Im Januar 2017 bleibt das Fahrzeug mit qualmendem Motor auf der Autobahn liegen. Über die Freisprechanlage bittet der K die V-GmbH, sich umgehend um die Reparatur zu kümmern. Der Geschäftsführer der V-GmbH lehnt dieses Ansinnen energisch ab. Er ist der Auffassung, dass die Fahrweise des K die Ursache für den Defekt sei. K entgegnet, dass er dann das Fahrzeug in die Werkstatt des X bringen müsse, der hierfür 200 Euro verlange. So geschieht es dann auch.
Die Ursache für den Defekt lässt sich nicht klären. K trägt vor, der Zustand des Fahrzeuges bereits bei Übergabe sei ursächlich. Die V-GmbH bestreitet dies und fordert den K auf, dies zu beweisen.
Aufgabe 1: Hat der K gegen die V-GmbH einen Anspruch auf Freistellung von dem Zahlungsanspruch des X?
Fortsetzung 1
Es kommt zum Prozess zwischen K und der V-GmbH. Im Prozess bestreitet die V-GmbH - wahrheitswidrig -, dass der K zur Nacherfüllung aufgefordert habe. K möchte daher seine Freundin F als Zeugin benennen, die das über die Freisprechanlage geführte Telefonat mitbekommen hat. Die V-GmbH ist der Auffassung, dass die Vernehmung der F gegen ihr Allgemeines Persönlichkeitsrecht verstoße.

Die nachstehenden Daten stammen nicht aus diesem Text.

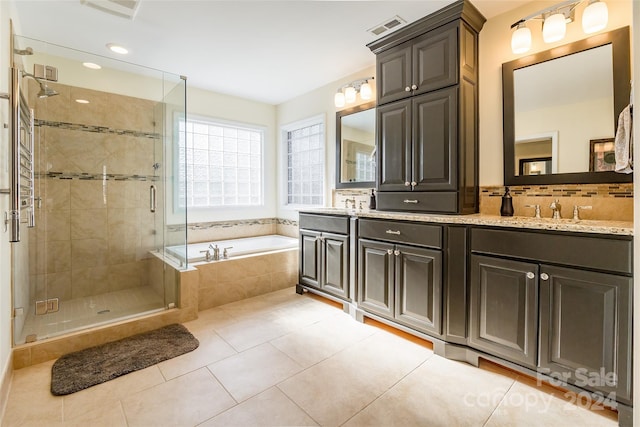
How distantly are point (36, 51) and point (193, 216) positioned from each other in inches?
83.7

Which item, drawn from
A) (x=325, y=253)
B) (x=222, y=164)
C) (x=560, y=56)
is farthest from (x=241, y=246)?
(x=560, y=56)

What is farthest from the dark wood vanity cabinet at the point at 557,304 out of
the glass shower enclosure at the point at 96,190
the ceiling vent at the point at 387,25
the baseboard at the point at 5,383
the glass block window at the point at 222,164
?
the glass block window at the point at 222,164

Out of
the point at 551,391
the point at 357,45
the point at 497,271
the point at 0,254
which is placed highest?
the point at 357,45

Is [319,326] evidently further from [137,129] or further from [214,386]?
[137,129]

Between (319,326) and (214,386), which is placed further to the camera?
(319,326)

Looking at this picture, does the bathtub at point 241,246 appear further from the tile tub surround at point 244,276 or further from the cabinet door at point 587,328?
the cabinet door at point 587,328

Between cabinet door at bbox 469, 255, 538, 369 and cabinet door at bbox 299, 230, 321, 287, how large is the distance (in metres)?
1.56

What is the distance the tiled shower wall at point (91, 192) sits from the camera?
8.66 feet

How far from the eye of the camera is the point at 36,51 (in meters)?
2.49

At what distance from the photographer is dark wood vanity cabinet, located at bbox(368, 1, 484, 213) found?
219 centimetres

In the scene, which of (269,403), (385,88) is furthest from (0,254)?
(385,88)

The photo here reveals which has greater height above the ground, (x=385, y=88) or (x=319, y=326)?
(x=385, y=88)

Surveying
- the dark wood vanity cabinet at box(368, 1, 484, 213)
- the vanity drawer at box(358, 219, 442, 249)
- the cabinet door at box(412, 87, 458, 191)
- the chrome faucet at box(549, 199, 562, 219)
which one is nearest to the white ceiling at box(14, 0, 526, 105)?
the dark wood vanity cabinet at box(368, 1, 484, 213)

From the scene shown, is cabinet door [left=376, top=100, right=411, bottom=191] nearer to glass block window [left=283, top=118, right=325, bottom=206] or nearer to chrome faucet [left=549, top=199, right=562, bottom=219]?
chrome faucet [left=549, top=199, right=562, bottom=219]
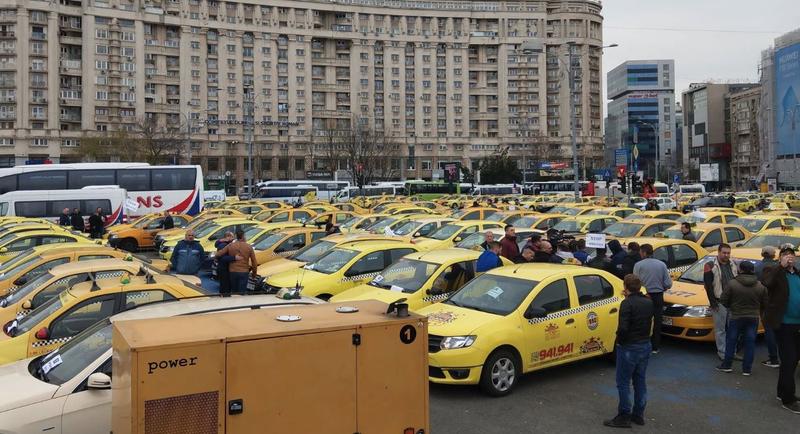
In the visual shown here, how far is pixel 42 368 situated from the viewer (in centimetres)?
579

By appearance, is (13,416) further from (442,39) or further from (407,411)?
(442,39)

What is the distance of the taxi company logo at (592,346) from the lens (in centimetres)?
827

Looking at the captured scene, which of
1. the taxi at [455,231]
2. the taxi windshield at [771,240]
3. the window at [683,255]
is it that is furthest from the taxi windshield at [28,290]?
the taxi windshield at [771,240]

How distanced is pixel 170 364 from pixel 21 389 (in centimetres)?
238

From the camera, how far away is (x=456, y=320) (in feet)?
25.3

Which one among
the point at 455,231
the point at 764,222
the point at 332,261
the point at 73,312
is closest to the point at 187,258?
the point at 332,261

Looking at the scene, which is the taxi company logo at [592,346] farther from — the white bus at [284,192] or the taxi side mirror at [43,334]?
the white bus at [284,192]

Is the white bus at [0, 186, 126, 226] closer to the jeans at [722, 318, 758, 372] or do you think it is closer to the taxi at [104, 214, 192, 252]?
the taxi at [104, 214, 192, 252]

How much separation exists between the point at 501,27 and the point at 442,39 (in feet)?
30.0

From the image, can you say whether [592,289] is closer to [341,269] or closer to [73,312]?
[341,269]

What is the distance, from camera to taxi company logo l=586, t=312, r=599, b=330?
8281 mm

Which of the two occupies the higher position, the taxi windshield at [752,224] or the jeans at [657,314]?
the taxi windshield at [752,224]

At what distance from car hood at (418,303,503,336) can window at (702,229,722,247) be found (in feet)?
30.6

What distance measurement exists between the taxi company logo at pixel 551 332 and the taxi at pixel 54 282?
4.97 meters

Der K habe zwar mitgeteilt, dass er über eine Freisprechanlage telefoniere, aber nicht über die Anwesenheit der F aufgeklärt. K trägt vor, dass die V-GmbH mit der Anwesenheit anderer Personen habe rechnen müssen. Außerdem habe man nur Geschäftliches besprochen. Und überhaupt könne sich die V-GmbH nicht auf das Allgemeine Persönlichkeitsrecht berufen.
Aufgabe 2: Darf das Gericht die F zur den Äußerungen des Geschäftsführers der V während des Telefonats vernehmen?
Fortsetzung 2
Nach dem ganzen Ärgern möchte die V-GmbH AGB formulieren lassen. Die Haftung für Sachmängel bei Gebrauchtwagenverkäufen an Verbrauchern soll - so weit es geht - ausgeschlossen bzw. beschränkt werden.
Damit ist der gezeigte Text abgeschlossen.